Now, the threat of talking to my Mother was a formidable one. My Mother was not one to put up with any form of child abuse; but hers was not the definition as we know it today. It was child abuse as defined then: a child’s abuse of the respect for authority, be it parental or institutional. I knew the shaking I was receiving at the hands this frustrated teacher was insignificant when compared to the wrath my Mother visited upon a disrespectful and disobedient child. So I was pleased when Mrs. O’Neal indicated that this little indiscretion of mine could be kept between the two of us.

It was a long night that night at home anticipating the ring of the old rotary dial phone. But Mrs. O’Neal kept her end of the bargain, and you can bet I kept mine. From that day forward my deportment was beyond reproach, my homework done to perfection and A’s on my report card in multiples. I was finding I did indeed have "potential".

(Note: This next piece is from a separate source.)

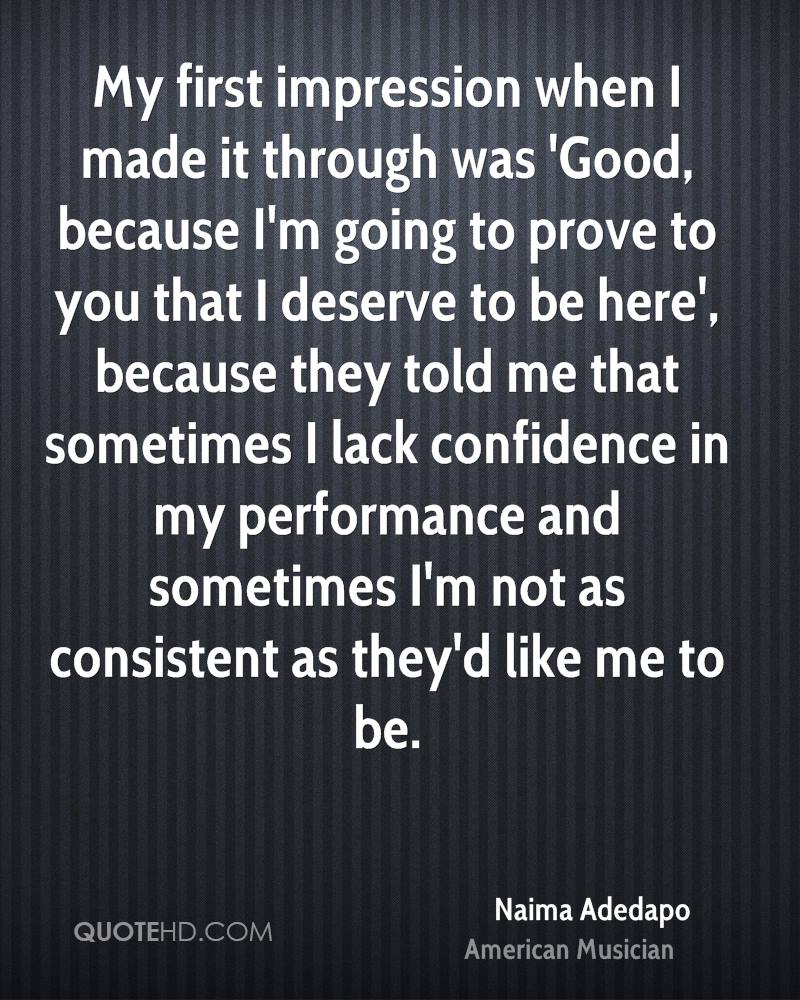 My first impression when I made it through was 'Good, because I'm going to prove to you that I deserve to be here', because they told me that sometimes I lack confidence in my performance and sometimes I'm not as consistent as they'd like me to be.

Though this had been said to me many times before, it had to literally be shook into me. Even then, I understood that it took a lot of real caring for a teacher to take the extra time and effort to deal with a smart-mouth pre-teen. Maybe I would have wandered to the right path later, but I’m glad that I was directed to it sooner. What worked with me, would undoubtedly not work with every kid. But I feel fortunate to have been in public school at such a time when a teacher’s judgment was trusted and discretion granted so that a student could be taken in hand and some sense shaken into a hard head but bright mind.